Ya no me dolía la espalda, ni los hombros. El dolor era en otro lugar, tardo en identificarlo. Logro quitarme la última maleta de encima. Una costilla me presiona los pulmones. No estoy respirando bien. Me tiro de espaldas al suelo, poco me importan en este momento las formas.

Un grito de dolor me invade, pero no grito. Aguanto. Alguien del grupo se da cuenta. Estoy en el piso, llorando de dolor y sin poder respirar. Me falta el aire, siento que se me escapa la vida. Comienzo a pensar en una fisura, algún daño más grave. El dolor no es normal.

Un militar se da cuenta, me asiste. Se preocupa. Consigo una pastilla para el dolor, pero no para. Físicamente estoy destruido, no doy más. No podría dar un paso más aunque quisiera. Pasan cerca de cinco minutos, o una eternidad, no lo sé. Aún no respiro bien.

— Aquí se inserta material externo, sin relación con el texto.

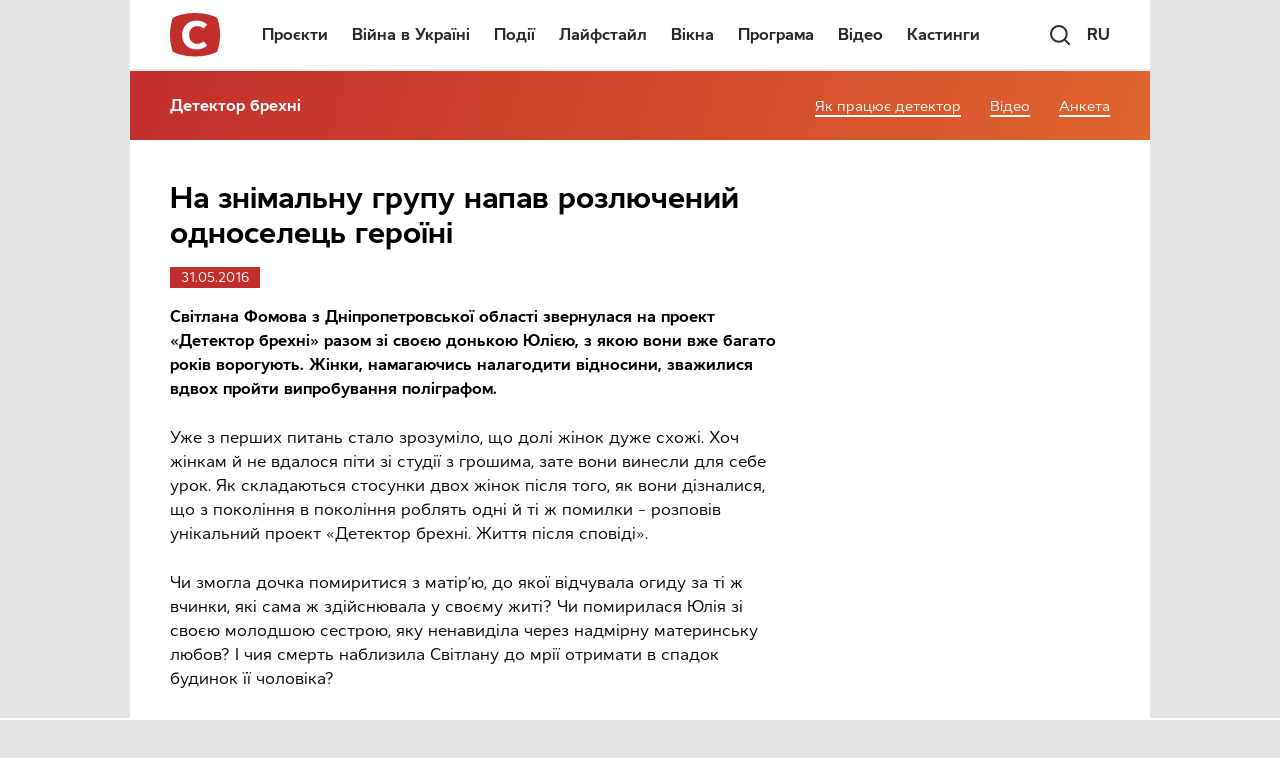

--- FILE ---
content_type: text/html; charset=utf-8
request_url: https://www.google.com/recaptcha/api2/aframe
body_size: 166
content:
<!DOCTYPE HTML><html><head><meta http-equiv="content-type" content="text/html; charset=UTF-8"></head><body><script nonce="cxK5NvICXHFL7pzdxizvwA">/** Anti-fraud and anti-abuse applications only. See google.com/recaptcha */ try{var clients={'sodar':'https://pagead2.googlesyndication.com/pagead/sodar?'};window.addEventListener("message",function(a){try{if(a.source===window.parent){var b=JSON.parse(a.data);var c=clients[b['id']];if(c){var d=document.createElement('img');d.src=c+b['params']+'&rc='+(localStorage.getItem("rc::a")?sessionStorage.getItem("rc::b"):"");window.document.body.appendChild(d);sessionStorage.setItem("rc::e",parseInt(sessionStorage.getItem("rc::e")||0)+1);localStorage.setItem("rc::h",'1768727554680');}}}catch(b){}});window.parent.postMessage("_grecaptcha_ready", "*");}catch(b){}</script></body></html>

--- FILE ---
content_type: image/svg+xml
request_url: https://www.stb.ua/detector/wp-content/themes/STB_New/dist/images/site-logos/logo-vikna.svg
body_size: 954
content:
<svg width="85" height="30" viewBox="0 0 75 24" fill="none" xmlns="http://www.w3.org/2000/svg">
    <path fill="#C81034" d="M13.9212 0C12.8853 7.3893e-05 11.8719 0.302672 11.0055 0.870636C10.1391 1.4386 9.45737 2.24721 9.04409 3.19718L0.00390625 24.0008H60.5284C61.564 24.0007 62.578 23.6979 63.4444 23.1299C64.3108 22.5617 64.9924 21.7529 65.4052 20.8028L74.4514 0H13.9212Z"/>
    <path fill="white" d="M16.791 7.34792H21.9732C22.3197 7.34324 22.6642 7.40162 22.9898 7.52024C23.2833 7.62734 23.5522 7.79228 23.7807 8.00528C24.0036 8.2154 24.1782 8.47142 24.2925 8.7557C24.4144 9.0605 24.4753 9.3863 24.4716 9.71456C24.4807 10.1391 24.3776 10.5583 24.1727 10.9302C23.9741 11.28 23.6821 11.5676 23.3292 11.7607C23.7822 11.9144 24.1689 12.2184 24.4251 12.6223C24.7025 13.0633 24.8437 13.5764 24.8309 14.0973C24.8309 14.8686 24.5851 15.4866 24.0934 15.9513C23.6018 16.416 22.9485 16.6497 22.1334 16.6526H16.7919L16.791 7.34792ZM18.9707 9.04946V10.9759H21.2434C21.3751 10.9824 21.5068 10.963 21.631 10.9186C21.7552 10.8743 21.8694 10.8059 21.9672 10.7174C22.0584 10.6291 22.1299 10.5225 22.1769 10.4046C22.224 10.2867 22.2456 10.1602 22.2402 10.0333C22.2453 9.9017 22.2229 9.77048 22.1745 9.64796C22.126 9.5255 22.0525 9.41444 21.9587 9.32192C21.8649 9.22946 21.7528 9.15752 21.6297 9.11072C21.5065 9.06398 21.375 9.0434 21.2434 9.0503L18.9707 9.04946ZM21.3227 14.9493C21.6863 14.9493 21.9766 14.8453 22.1937 14.6374C22.3013 14.5338 22.3859 14.4087 22.442 14.2702C22.4981 14.1317 22.5245 13.983 22.5194 13.8336C22.5259 13.687 22.5001 13.5408 22.4439 13.4053C22.3876 13.2699 22.3022 13.1484 22.1937 13.0496C21.9766 12.8549 21.6863 12.7573 21.3227 12.7567H18.9707V14.9493H21.3227Z"/>
    <path fill="white" d="M25.8687 16.6528V7.34814H28.0483V16.6528H25.8687Z"/>
    <path fill="white" d="M29.377 16.6528V7.34814H31.5567V10.9761H32.4337L35.0778 7.34814H37.6297L34.2809 11.8402L37.8132 16.6511H35.3044L32.3803 12.7569H31.5567V16.6528H29.377Z"/>
    <path fill="white" d="M45.2577 12.8508H40.8457V16.6528H38.666V7.34814H40.8457V11.07H45.2577V7.34814H47.4374V16.6528H45.2577V12.8508Z"/>
    <path fill="white" d="M52.2486 7.34814H54.4808L58.53 16.6528H56.2444L55.5129 14.9116H51.2337L50.5074 16.6528H48.2217L52.2486 7.34814ZM51.9824 13.1291H54.7599L53.3815 9.8337L51.9824 13.1291Z"/>
</svg>


--- FILE ---
content_type: application/javascript; charset=utf-8
request_url: https://fundingchoicesmessages.google.com/f/AGSKWxVQAZ-XNrpvo-sTulLSOf5xQ4CSD_GLSXNkOb1tdEUkQLmNSFPRa8uq5eZ91_YIrNAs-BVzFS6mulCk7vG1HtU6HClaGMGlzwDt9RHR8zqB7W4Lu2Vea0n-wEqkouzpLSgXTL--MkFQaXge5TheMFwEarEwAhqmPM4Q71dKxjmDsMcxOv2rVoQS3lAa/_/openads_/RdmAdFeed./ad_banner./wp-bannerize.-adman/
body_size: -1291
content:
window['42c7b487-7b33-4d09-81ac-0a6fca417cd9'] = true;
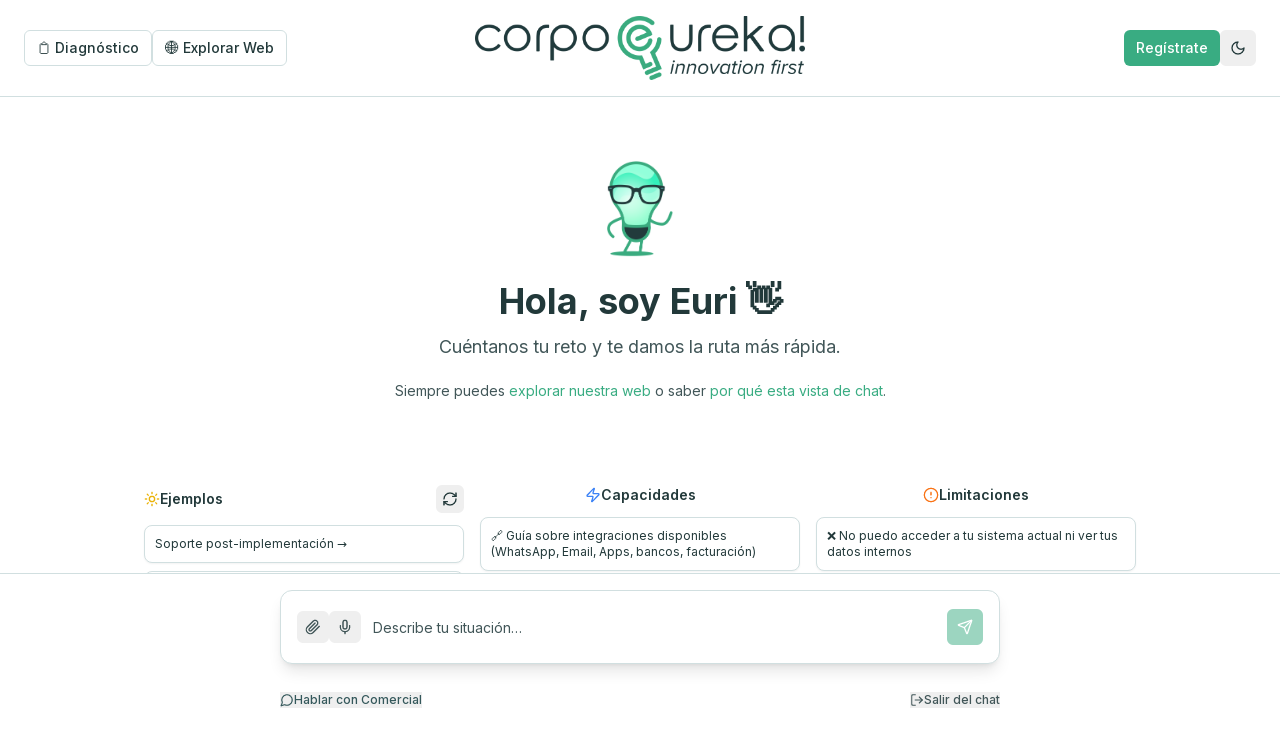

--- FILE ---
content_type: text/html; charset=utf-8
request_url: https://corpoeureka.com/
body_size: 962
content:
<!doctype html>
<html lang="en">
  <head>
    <meta charset="UTF-8" />
    <link rel="icon" href="/favicon.ico" type="image/x-icon" />
    <meta name="viewport" content="width=device-width, initial-scale=1.0" />
    
    <!-- Google Fonts -->
    <link rel="preconnect" href="https://fonts.googleapis.com">
    <link rel="preconnect" href="https://fonts.gstatic.com" crossorigin>
    <link href="https://fonts.googleapis.com/css2?family=Inter:wght@300;400;500;600;700&display=swap" rel="stylesheet">
    
    <!-- Google Analytics -->
    <script async src="https://www.googletagmanager.com/gtag/js?id=G-6T3XD1TTHV"></script>
    <script>
      window.dataLayer = window.dataLayer || [];
      function gtag(){dataLayer.push(arguments);}
      gtag('js', new Date());
      gtag('config', 'G-6T3XD1TTHV');
    </script>
    
    <!-- Prefetch critical routes -->
    <link rel="prefetch" href="/ve">
    <link rel="prefetch" href="/mx">
    
    <!-- Open Graph / Social Media -->
    <meta property="og:type" content="website">
    <meta property="og:title" content="CorpoEureka | Partner Odoo Gold - Implementación Express en 45 días">
    <meta property="og:description" content="Especialistas en Odoo para Venezuela y México. Implementación Express, SSoT, IA y automatización empresarial.">
    <meta property="og:image" content="https://corpoeureka.com/images/og-default.jpg">
    <meta property="og:url" content="https://corpoeureka.com">
    
    <!-- Twitter Card -->
    <meta name="twitter:card" content="summary_large_image">
    <meta name="twitter:title" content="CorpoEureka | Partner Odoo Gold">
    <meta name="twitter:description" content="Especialistas en Odoo para Venezuela y México. Implementación Express, SSoT, IA y automatización empresarial.">
    <meta name="twitter:image" content="https://corpoeureka.com/images/og-default.jpg">
  <script type="module" crossorigin src="/assets/index-h44eWOy8.js"></script>
  <link rel="stylesheet" crossorigin href="/assets/index-BgF2yDVB.css">
<script defer src="https://corpoeureka.com/~flock.js" data-proxy-url="https://corpoeureka.com/~api/analytics"></script></head>

  <body>
    <div id="root"></div>
  </body>
</html>
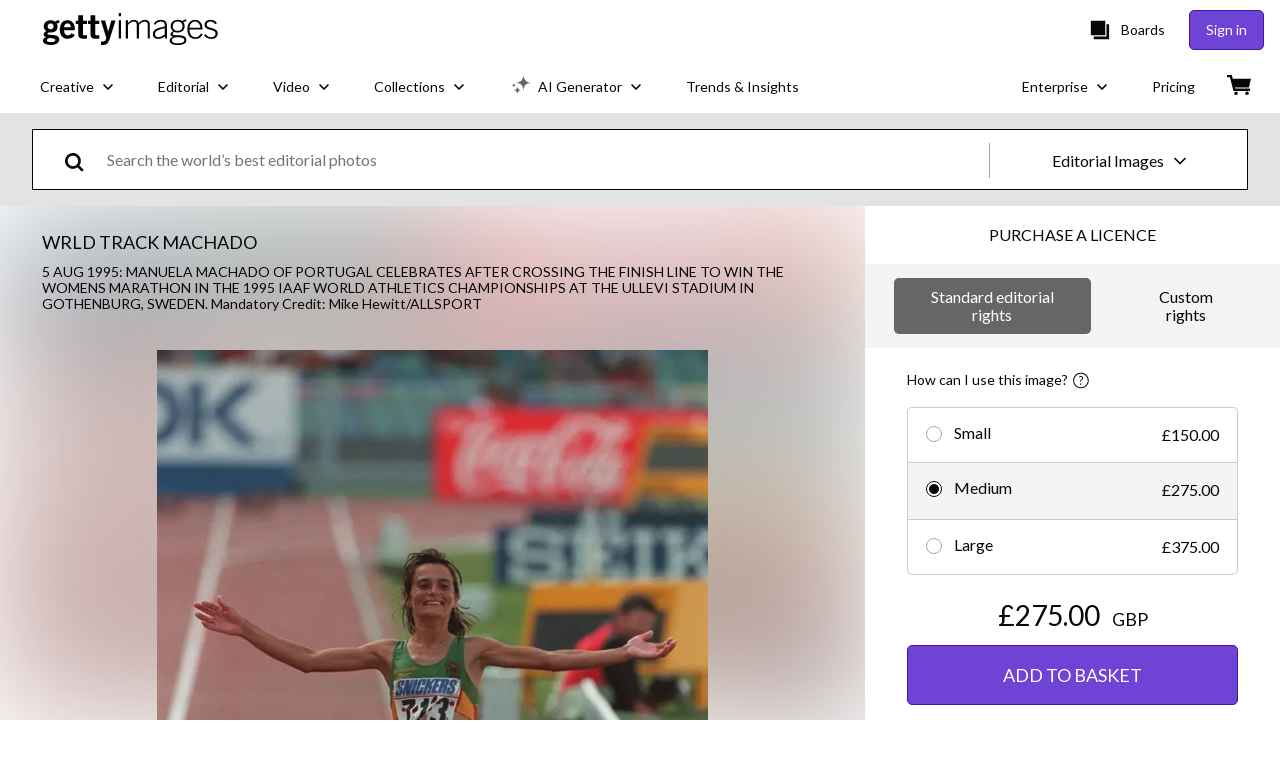

--- FILE ---
content_type: text/javascript; charset=utf-8
request_url: https://www.gettyimages.co.uk/components/asset-acquisition/static/UltraPackUpsellButton-UltraPackUpsellButton.4197e4a8d3722f58fc71.js
body_size: 2665
content:
"use strict";(self.webpackChunkasset_acquisition=self.webpackChunkasset_acquisition||[]).push([[6870],{84986:function(e,r,t){t.d(r,{C:function(){return a}});var n=t(19149);const a=e=>{null!=e&&((e,r=0)=>{new Promise(t=>{setTimeout(()=>{e(),t()},r)})})(()=>(e=>{if(!e)return(0,n.Mv)(new Error("ga4Track event is not defined"));try{Object.prototype.hasOwnProperty.call(e,"ecommerce")&&window.dataLayer.push({ecommerce:null}),window.dataLayer.push(e)}catch(e){(0,n.Mv)(e)}})(e))}},19149:function(e,r,t){t.d(r,{Mv:function(){return a},p2:function(){return o}});var n=t(31210);const a=(e,r={})=>{((e,r={})=>{(0,n.d)(e,r)})(e,r)};function o(e){return r=>{try{return r?e(r):e()}catch(e){a(e)}return null}}},59390:function(e,r,t){var n=t(19149);r.A=(0,n.p2)(e=>({event:"cta_interaction",event_name:e.cta_interaction??"cta_clicked",cta_interaction:e.cta_interaction??"cta_clicked",cta_selection:e.cta_selection??void 0,cta_text:e.cta_text,cta_url:e?.cta_url,download_flow:e.download_flow??void 0,ui_element_location:e.ui_element_location,item_id:e.item_id??null}))},31210:function(e,r,t){t.d(r,{d:function(){return f}});const n="browser.error";function a(e){return e&&function(e){return e instanceof HTMLElement||"undefined"!=typeof SVGPathElement&&e instanceof SVGPathElement||e instanceof SVGSVGElement}(e)?`${e.localName}${function(e){if(e.id&&""!==e.id)return`#${e.id}`;return""}(e)}${function(e){const r=e.className;if(r&&""!==r&&r.replace)return`.${r.replace(/\s/g,".")}`;return""}(e)}`:e}const o=["TypeError","ReferenceError","SyntaxError","EvalError","InternalError","RangeError","URIError","SecurityError","QuotaExceededError","InvalidStateError","NetworkError","ChunkLoadError","TranslationMissing","HydrateReactQueryError","RemoteAppError"],i=["ReactError418","ReactError422","ReactError425"],c="HydrationError";var u=function(e){try{const r=e.name&&"string"==typeof e.name?e.name:e.error?"string"==typeof e.error?e.error.match(/^(\w+)/)[0]:e.error.name&&"string"==typeof e.error.name?e.error.name:null:null;if(o.includes(r))return r;const t=e.message;if(t){const e=t.match(/\[ng(.*?)]|\[\$(.*?)]/);if(e&&e.length>0)return"AngularError";if(t.includes("Minified React error #")){const e=`ReactError${t.match(/Minified React error #(\d+)/)[1]}`;return i.includes(e)?c:e}if("Script error."===t)return"ScriptError"}}catch(e){}return"UnknownError"};const s="undefined"!=typeof window;let l=0,d="";function f(e,r={},t={}){if(!s)return;const a=`${window.tracking_data?.page_name}-${e.message}`,o=u(e);if(!function(e,r){return!(e!==c||!document.querySelector("html.translated-ltr, head.translated-rtl, ya-tr-span, *[_msttexthash]")&&r.stack)}(o,r)&&a!==d&&l++<3){d=a;const i=m(n,t),{message:c,name:u,stack:s}=e;_({...{...i,message:c,name:u,stack:s,type:o,...r},...r})}}function m(e,r={}){if(!window.tracking_data)return{};const{page_name:t,request_id:n}=window.tracking_data,{controller:a="",action:o=""}=window.tracking_data.instrumentation_context||{};return{context:{app_name:window.currentApplication,request_id:n,pipeline_id:"3140274",http_referer:document.referrer,url:document.URL,browser_locale:window.navigator.userLanguage||window.navigator.language,...r},action:o,controller:a,event_name:e,pageName:t}}function _(e){if(e.event_name&&e.context.app_name){const r=window.currentSite?.countryLanguagePrefix,t=r?`/${r}/pulse`:"/pulse",n=JSON.stringify(e,(e,r)=>a(r)),o=new Blob([n],{type:"application/json"});navigator&&navigator.sendBeacon&&navigator.sendBeacon(t,o)}}},65897:function(e,r,t){t.r(r);var n=t(79998),a=t(80371),o=t(47006),i=t(86260),c=t(86583),u=t(90041),s=t(59390),l=t(84986),d=t(82308),f=t(13620),m=t(52278),_=t(77201),p=t(34750),g=t(74848);r.default=({btnClassNames:e="",buttonVariant:r=u.Jr.PRIMARY})=>{const{selectedSize:t}=(0,p.A)(),{response:{imagePackAltPrices:w}=null}=(0,d.A)(),h=w,{asset:E}=(0,_.Q)(),{pushAcquisitionView:y}=(0,m.h)(),v=(0,o.c)(),k=(0,i.Y)(),A=t?.imagePackSavings?.find(e=>5===e.packSize),{formattedPrice:R}=(0,n.useMemo)(()=>(0,c.v)(A?.pricePerDownload,k,t?.currencyCode,{minimumFractionDigits:0}),[A?.pricePerDownload,k,t?.currencyCode,h]),S=E.isFilm()?"get_video_for":"get_image_for";return(0,g.jsx)(u.Ay,{size:u.Ni.LARGE,fullWidth:!0,"data-testid":"ultraPackUpsellButton",onClick:()=>{const e=(0,s.A)({cta_interaction:"cta_clicked",cta_text:"get_this_image_ultrapack",ui_element_location:"adp_buy_card"});(0,l.C)(e),y(f.A.ULTRA_PACK_UPSELL)},className:e,variant:r,children:(0,g.jsx)(a.A,{children:v(S,{highlight:"<strong>",end_highlight:"</strong>",price:R})})})}}}]);
//# sourceMappingURL=UltraPackUpsellButton-UltraPackUpsellButton.4197e4a8d3722f58fc71.js.map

Como puedo me siento, necesito calmarme. Otro militar se acerca. «¿Hijo, estás bien?» Le digo que si con la cabeza. No estoy bien, pero la lastima no me gusta. No paro de llorar, me sigue faltando el aire.

Pasan los minutos, no escucho mucho de lo que se habla. Comienzo a recuperar el aire pero el dolor es cada vez peor. Decido no seguir llorando, quien iba a mi lado me seca las lágrimas. Palabras de aliento. Yo debía cuidarla y era ella quien me estaba levantando del suelo.

En aquel momento, sentí que para mí sería imposible caminar hasta las camionetas que nos devolverían al lado peruano. Cinco minutos más de camino en la parte de atrás de una pick up. No respiro, el aire ya es un recuerdo lejano. Me seco las lágrimas otra vez.

Los hombros me recuerdan que no es solo la costilla. No puedo ponerme de pie para bajarme de la camioneta, la columna no me responde y le pido a la funcionaria de la PDI que me dé un par de segundos. Dice que me baje, no hay piedad.

Supone que somos la carnada para que otro grupo cruce mientras los entretenemos. Mi costilla se ríe, realmente está acabada. Me bajo, agarro las maletas. Otra vez a la espalda, ahora hay que caminar de regreso. Casi tres horas tirado en el desierto esperando un taxi.

Volvimos al hotel, y estaba decidido a descansar un par de días antes de volver a intentarlo. A las 6pm de ese mismo día, alisté mi vida, dejé las maletas y decidí probar de nuevo. Tampoco lo conseguí.

Hoy, un par de días después, el dolor en la costilla no ha parado.